Jackie Kashian performs at 7:30 p.m. on Saturday, March 19 at the South Milwaukee Performing Art Center, 901 15th Ave., South Milwaukee. For tickets, call 414-766-5049 or visit southmilwaukeepac.org.
Theatre Happenings
The AIDS Resource Center of Wisconsin (ARCW) and Florentine Opera Company’s Camerata (the company’s LGBTQ-friendly affinity group) have teamed up to present “ARCW Night with the Florentine Opera” on Friday, March 18 at 7:30 p.m. at the Marcus Center for the Performing Arts’ Wilson Theater. The evening features Florentine Opera Company’s Milwaukee premiere of Three Decembers, an emotionally charged 90-minute one-act opera about the lives of a Broadway diva and her adult son and daughter. Tickets start at $30, with $20 of each ticket sold going to support ARCW’s Pathway to Wellness program. Tickets can be purchased at florentineopera.org with the code “ARCW” or by calling 414-291-5700 and requesting ARCW seating.

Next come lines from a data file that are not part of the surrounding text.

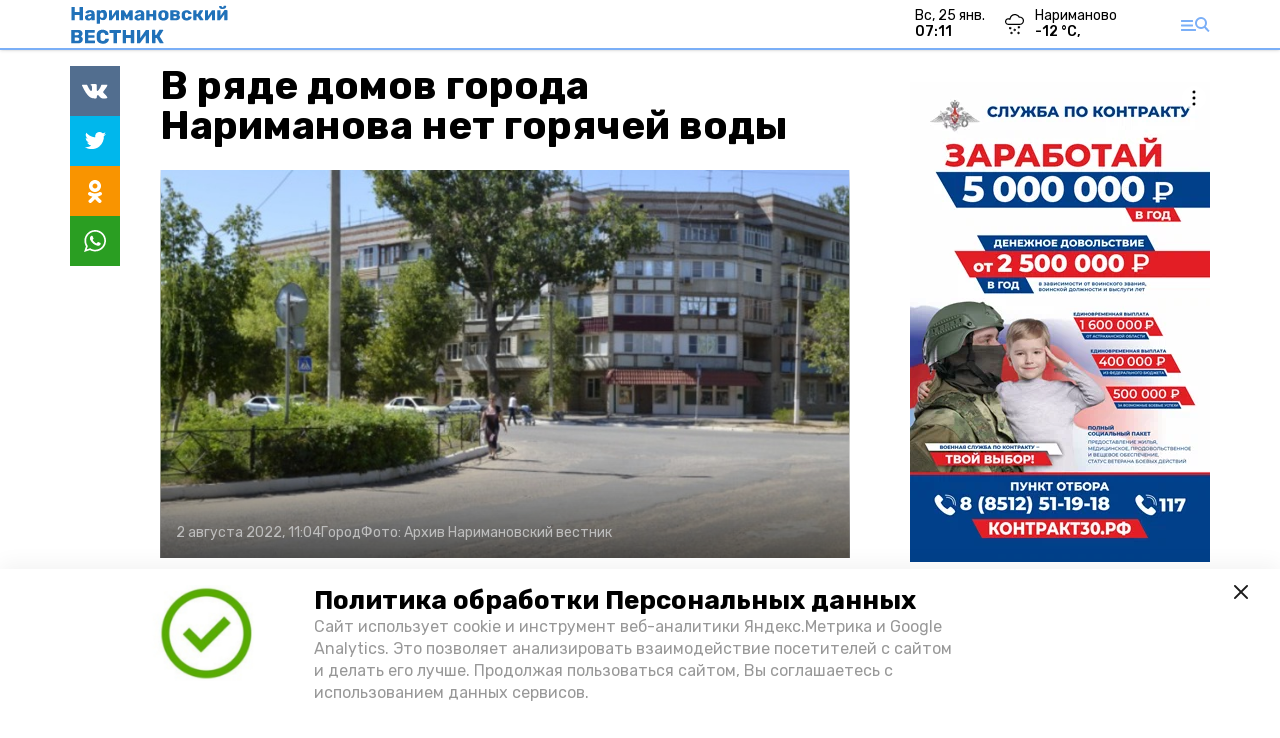

--- FILE ---
content_type: application/javascript; charset=UTF-8
request_url: https://st-nov.ru/_next/static/chunks/pages/pages/%5Bslug%5D-ccc898390390b49c.js
body_size: 1227
content:
(self.webpackChunk_N_E=self.webpackChunk_N_E||[]).push([[4244],{54994:function(e,n,t){(window.__NEXT_P=window.__NEXT_P||[]).push(["/pages/[slug]",function(){return t(13596)}])},43804:function(e,n,t){"use strict";t.d(n,{Z:function(){return g}});var a=t(85893),s=t(5152),l=t(79979),o=t.n(l),r=function(e){var n=e.text;return(0,a.jsx)("div",{className:o().common,dangerouslySetInnerHTML:{__html:n}})},u=t(79895),c=t(1201),i=(0,s.default)((function(){return t.e(4810).then(t.bind(t,54810))}),{loadableGenerated:{webpack:function(){return[54810]},modules:["../components/ContentBlocks/index.tsx -> ./Image"]}}),m=(0,s.default)((function(){return t.e(7455).then(t.bind(t,87455))}),{loadableGenerated:{webpack:function(){return[87455]},modules:["../components/ContentBlocks/index.tsx -> ./Quote"]}}),d=(0,s.default)((function(){return t.e(3562).then(t.bind(t,53562))}),{loadableGenerated:{webpack:function(){return[53562]},modules:["../components/ContentBlocks/index.tsx -> ./File"]}}),b=(0,s.default)((function(){return t.e(1836).then(t.bind(t,41836))}),{loadableGenerated:{webpack:function(){return[41836]},modules:["../components/ContentBlocks/index.tsx -> ./Matters"]}}),x=(0,s.default)((function(){return t.e(2934).then(t.bind(t,62934))}),{loadableGenerated:{webpack:function(){return[62934]},modules:["../components/ContentBlocks/index.tsx -> ./Widget"]}}),_=(0,s.default)((function(){return Promise.all([t.e(1481),t.e(1581),t.e(6539)]).then(t.bind(t,83825))}),{loadableGenerated:{webpack:function(){return[83825]},modules:["../components/ContentBlocks/index.tsx -> ./Gallery"]},ssr:!1}),p=(0,s.default)((function(){return t.e(7879).then(t.bind(t,47879))}),{loadableGenerated:{webpack:function(){return[47879]},modules:["../components/ContentBlocks/index.tsx -> ./TeaserMatter"]}}),f=(0,s.default)((function(){return t.e(8524).then(t.bind(t,68524))}),{loadableGenerated:{webpack:function(){return[68524]},modules:["../components/ContentBlocks/index.tsx -> ./TeaserGallery"]}}),j=(0,s.default)((function(){return t.e(5541).then(t.bind(t,55541))}),{loadableGenerated:{webpack:function(){return[55541]},modules:["../components/ContentBlocks/index.tsx -> ./Video"]}}),k=(0,s.default)((function(){return t.e(7201).then(t.bind(t,67201))}),{loadableGenerated:{webpack:function(){return[67201]},modules:["../components/ContentBlocks/index.tsx -> ./Audio"]}}),g=function(e){var n=e.items;return(0,a.jsx)("div",{children:n.map((function(e,n){return(0,a.jsx)("div",{className:"mb-6",children:(0,a.jsxs)(c.Z,{children:["common"===e.kind&&(0,a.jsx)(r,{text:e.text}),"image"===e.kind&&(0,a.jsx)(i,{item:e}),"quote"===e.kind&&(0,a.jsx)(m,{item:e}),"file"===e.kind&&(0,a.jsx)(d,{item:e}),"audio"===e.kind&&(0,a.jsx)(k,{item:e}),"read_also"===e.kind&&(0,a.jsx)(b,{item:e}),"html"===e.kind&&(0,a.jsx)(x,{item:e}),"gallery"===e.kind&&(0,a.jsx)(_,{item:e}),"teaser_matter"===e.kind&&(0,a.jsx)(p,{item:e}),"teaser_gallery"===e.kind&&(0,a.jsx)(f,{item:e}),"video"===e.kind&&(0,a.jsx)(j,{item:e}),1===n&&(0,a.jsx)(u.Z,{template:"openbelgorod",slug:"m_banner_2",className:"flex justify-center"}),3===n&&(0,a.jsxs)(a.Fragment,{children:[(0,a.jsx)(u.Z,{template:"openbelgorod",slug:"banner_4",className:"flex justify-center"}),(0,a.jsx)(u.Z,{template:"sakhalin_local",slug:"m_banner_1",className:"flex justify-center"}),(0,a.jsx)(u.Z,{template:"sakh_online",slug:"m_banner_1",className:"flex justify-center"}),(0,a.jsx)(u.Z,{slug:"m_banner_3",template:"astrakhan_local",className:"flex justify-center"}),(0,a.jsx)(u.Z,{slug:"m_banner_3",template:"astrahan24",className:"flex justify-center"})]})]})},n)}))})}},91770:function(e,n,t){"use strict";var a=t(85893),s=t(79895);n.Z=function(){return(0,a.jsx)("div",{children:(0,a.jsxs)("div",{className:"top-sticky",children:[(0,a.jsx)(s.Z,{template:"sakhalin_local",slug:"banner_2",className:"mb-4"}),(0,a.jsx)(s.Z,{template:"sakhalin_local",slug:"banner_3"}),(0,a.jsx)(s.Z,{template:"sakhalin_local",slug:"banner_8"}),(0,a.jsx)(s.Z,{template:"sakh_online",slug:"banner_2",className:"mb-4"}),(0,a.jsx)(s.Z,{template:"sakh_online",slug:"banner_3"}),(0,a.jsx)(s.Z,{template:"sakh_online",slug:"banner_8"}),(0,a.jsx)(s.Z,{template:"pobeda26",slug:"banner_2",className:"mb-4"}),(0,a.jsx)(s.Z,{template:"pobeda26",slug:"banner_3"}),(0,a.jsx)(s.Z,{template:"stavropol_local",slug:"banner_2",className:"mb-4"}),(0,a.jsx)(s.Z,{template:"stavropol_local",slug:"banner_3"}),(0,a.jsx)(s.Z,{template:"belgorod_local",slug:"banner_2",className:"mb-4"}),(0,a.jsx)(s.Z,{template:"belgorod_local",slug:"banner_3"}),(0,a.jsx)(s.Z,{template:"openbelgorod",slug:"banner_2",className:"mb-4"}),(0,a.jsx)(s.Z,{template:"openbelgorod",slug:"banner_3"}),(0,a.jsx)(s.Z,{template:"astrahan24",slug:"banner_2",className:"mb-4"}),(0,a.jsx)(s.Z,{template:"astrahan24",slug:"banner_3",className:"mb-4"}),(0,a.jsx)(s.Z,{template:"astrahan24",slug:"banner_4",className:"mb-4"}),(0,a.jsx)(s.Z,{template:"astrahan24",slug:"banner_5"}),(0,a.jsx)(s.Z,{template:"astrakhan_local",slug:"banner_2",className:"mb-4"}),(0,a.jsx)(s.Z,{template:"astrakhan_local",slug:"banner_3",className:"mb-4"}),(0,a.jsx)(s.Z,{template:"astrakhan_local",slug:"banner_4",className:"mb-4"}),(0,a.jsx)(s.Z,{template:"astrakhan_local",slug:"banner_5"})]})})}},13596:function(e,n,t){"use strict";t.r(n),t.d(n,{__N_SSP:function(){return u}});var a=t(85893),s=t(91770),l=t(43804),o=t(52125),r=t(57595),u=!0;n.default=function(e){var n=e.page,t=(0,o.F)();return(0,a.jsxs)("section",{className:"cols",children:[(0,a.jsx)(r.Z,{item:n}),(0,a.jsxs)("div",{children:[(0,a.jsx)("div",{className:"date-title",children:n.title}),(0,a.jsx)(l.Z,{items:n.content_blocks})]}),t.isDesktop&&(0,a.jsx)(s.Z,{})]})}},79979:function(e){e.exports={common:"Common_common__MfItd"}}},function(e){e.O(0,[9774,2888,179],(function(){return n=54994,e(e.s=n);var n}));var n=e.O();_N_E=n}]);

In Tandem Theatre is hosting a three-show benefit run of the concert-version opera Jesus Chris Superstar, featuring Ryan Charles as Jesus, Natalie Ford as Mary Magdalene and Angela Iannone as Pilate, March 18-20 in the sanctuary of Calvary Church, 935 W. Wisconsin Ave. (located above In Tandem Theatre). The money raised will help support In Tandem’s artistic and educational programming. The performance weekend will include unique and exciting raffle packages as well as a cash bar. For tickets, call 414-271-1371 or visit intandemtheatre.org.
All In Productions presents the Milwaukee premiere of Ordinary Days by American composer Adam Gwon. This entirely sung-through show is about four New Yorkers and how their lives are connected and interwoven in beautiful, unexpected ways. See this humorous and poignant production at In Tandem Theatre’s Tenth Street Theatre (628 N. 10th St.), March 25-April 3. For tickets, visit allin-mke.com.
Milwaukee Repertory Theater’s world premiere of Sirens of Song is a one-of-a-kind concert created specifically for the Stackner Cabaret venue featuring powerhouse vocalists Bertilla Baker, Amelia Cormack and Maiesha McQueen singing hits such as “Respect,” “Somewhere Over the Rainbow,” “My Boyfriend’s Back” and “I Will Survive.” Sirens of Song runs March 25-May 29 at 108 E. Wells St. For tickets, call 414-224-9490 or visit milwaukeerep.com.